Chancellor Barnard, a graduate transfer from Loyola (MD), is joining the Bearcats roster this year as a forward. At six-foot-four-inches, 200 pounds, Barnard is an imposing force on the hardwood.

During his three seasons playing for the Greyhounds, Barnard played a total of 91 games. He shot 52 percent over the course of his career and averaged 4.7 points and 3.2 rebounds a game. He scored a career-high 17 points on two separate occasions, once against Boston University and the other against Fairfield. Although he competed in the Patriot League up until this point, Barnard is no stranger to America East rivals.

“I played Stony Brook, UMass Lowell all throughout my career,” Barnard said. “Throughout the America East, I’m noticing a lot more athleticism in this league versus the Patriot League. The Patriot League is more shooting, less skill-based … now it’s more based off athleticism, players actually being able to make plays for themselves, more of that aspect in this conference … I think that helps me, being able to play in the Patriot League and now in the America East, I kinda have the good of both sides.”

He certainly does have the experience to back up this claim. As a junior during the 2016-17 season, Barnard played in all 33 games. He also started in 22 games as a sophomore, when he averaged 6.4 points and 3.5 boards over the season. He even led the Greyhounds in blocks during the 2014-15 season as a freshman.

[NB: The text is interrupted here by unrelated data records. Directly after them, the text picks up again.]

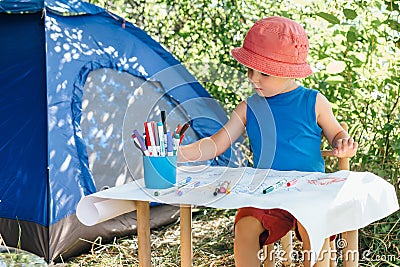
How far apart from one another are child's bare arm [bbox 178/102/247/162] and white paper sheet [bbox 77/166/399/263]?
0.21 ft

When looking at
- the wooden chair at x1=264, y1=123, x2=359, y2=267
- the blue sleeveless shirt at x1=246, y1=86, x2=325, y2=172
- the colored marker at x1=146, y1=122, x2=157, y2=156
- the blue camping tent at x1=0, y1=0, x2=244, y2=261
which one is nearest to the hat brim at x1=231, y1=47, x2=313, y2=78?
the blue sleeveless shirt at x1=246, y1=86, x2=325, y2=172

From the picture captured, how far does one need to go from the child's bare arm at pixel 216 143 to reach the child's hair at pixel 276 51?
0.80 feet

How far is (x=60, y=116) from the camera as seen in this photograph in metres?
2.89

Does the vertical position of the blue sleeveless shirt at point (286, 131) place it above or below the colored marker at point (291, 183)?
above

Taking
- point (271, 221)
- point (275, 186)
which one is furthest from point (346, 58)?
point (275, 186)

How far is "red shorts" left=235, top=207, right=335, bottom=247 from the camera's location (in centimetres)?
191

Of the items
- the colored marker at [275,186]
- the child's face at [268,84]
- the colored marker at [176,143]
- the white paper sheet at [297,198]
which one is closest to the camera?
the white paper sheet at [297,198]

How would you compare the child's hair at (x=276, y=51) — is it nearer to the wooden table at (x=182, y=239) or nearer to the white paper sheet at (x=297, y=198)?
the white paper sheet at (x=297, y=198)

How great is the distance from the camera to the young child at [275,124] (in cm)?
191

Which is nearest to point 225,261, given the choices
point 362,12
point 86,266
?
point 86,266

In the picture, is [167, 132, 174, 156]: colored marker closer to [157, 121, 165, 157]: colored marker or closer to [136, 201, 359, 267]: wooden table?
[157, 121, 165, 157]: colored marker

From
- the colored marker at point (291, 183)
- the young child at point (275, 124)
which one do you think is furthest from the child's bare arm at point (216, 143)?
the colored marker at point (291, 183)

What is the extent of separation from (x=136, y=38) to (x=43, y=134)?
81 centimetres

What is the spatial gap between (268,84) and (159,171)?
50cm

Prior to his collegiate career, Barnard made waves as an honor-roll student-athlete at Glenelg Country Day School in Ellicott City, Maryland. As a senior during the 2013-14 season, Barnard averaged 21.6 points, 6.7 rebounds and 1.6 blocked shots per game. He also scored double-digits in all but one of his games that year, leading Howard County in points per game and total points scored with 562 points during that season.

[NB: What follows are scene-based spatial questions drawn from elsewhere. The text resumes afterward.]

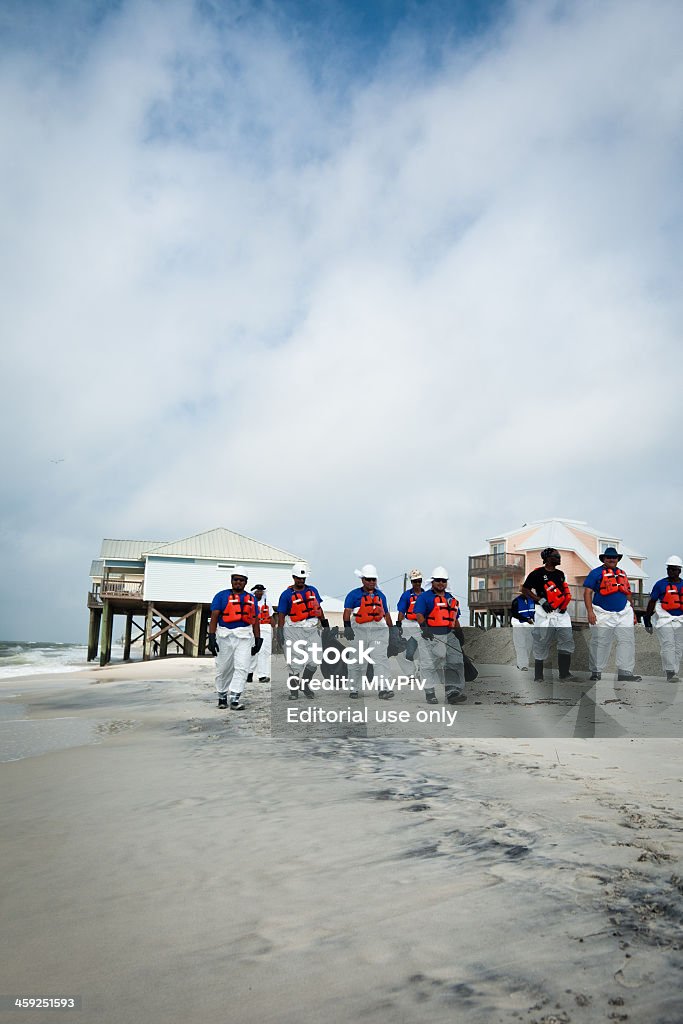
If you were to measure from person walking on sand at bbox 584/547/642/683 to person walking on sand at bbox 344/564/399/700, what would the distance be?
10.7 ft

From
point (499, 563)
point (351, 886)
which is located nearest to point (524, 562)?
point (499, 563)

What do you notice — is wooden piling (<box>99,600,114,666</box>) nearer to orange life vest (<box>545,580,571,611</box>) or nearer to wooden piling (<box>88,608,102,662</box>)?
wooden piling (<box>88,608,102,662</box>)

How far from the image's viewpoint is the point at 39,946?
2758 mm

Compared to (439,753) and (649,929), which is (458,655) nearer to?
(439,753)

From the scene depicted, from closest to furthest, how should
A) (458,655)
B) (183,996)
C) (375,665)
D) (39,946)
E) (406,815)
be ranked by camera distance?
1. (183,996)
2. (39,946)
3. (406,815)
4. (458,655)
5. (375,665)

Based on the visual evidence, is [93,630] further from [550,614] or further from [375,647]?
[550,614]

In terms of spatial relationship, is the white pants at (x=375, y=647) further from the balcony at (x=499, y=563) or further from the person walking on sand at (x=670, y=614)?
the balcony at (x=499, y=563)

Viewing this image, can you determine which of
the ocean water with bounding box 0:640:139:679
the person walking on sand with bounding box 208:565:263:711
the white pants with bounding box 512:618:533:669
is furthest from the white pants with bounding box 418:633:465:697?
the ocean water with bounding box 0:640:139:679

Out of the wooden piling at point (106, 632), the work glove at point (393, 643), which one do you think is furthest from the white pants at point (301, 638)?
the wooden piling at point (106, 632)

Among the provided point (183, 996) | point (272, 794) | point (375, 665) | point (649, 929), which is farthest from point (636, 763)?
point (375, 665)

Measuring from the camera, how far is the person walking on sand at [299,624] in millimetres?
10938

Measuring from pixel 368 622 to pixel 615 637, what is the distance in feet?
13.4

On the Bearcats, Barnard will be taking on a slightly different role than he has done in the past. Previously, the veteran had rarely been tasked with guarding the team’s opposing center. In this coming season, Barnard will be spending more time guarding the five. The combination of playing in a more athletic conference and defending bigger positions will present a challenge for the undersized big, but his intelligence, agility and leaping ability provide a modern-day counter when matched up with more traditional big men. Barnard talked about this new role and other changes he is anticipating playing for Binghamton.

“It’s cold,” Barnard said. “That’s definitely the first thing, the weather … learning your position, now focusing a lot more on the five position, usually I play the three, four, so now just focusing on the four, five type of position. A lot more rebounding, just guarding bigger people, working on my strength, [and] how to use my quickness … instead of focusing just on my size.”

With an almost entirely new roster composed of many young players, Barnard’s years of experience playing basketball at such a high level will enable him to emerge as an instant leader for the Binghamton team. The veteran forward will certainly be looked up to by his younger teammates as a role model to emulate, as they certainly seem eager to replicate his success on the court. Barnard and guard J.C. Show are the only graduate students on the 2018-19 roster.

Looking ahead to the coming season, Barnard will certainly be a player to watch.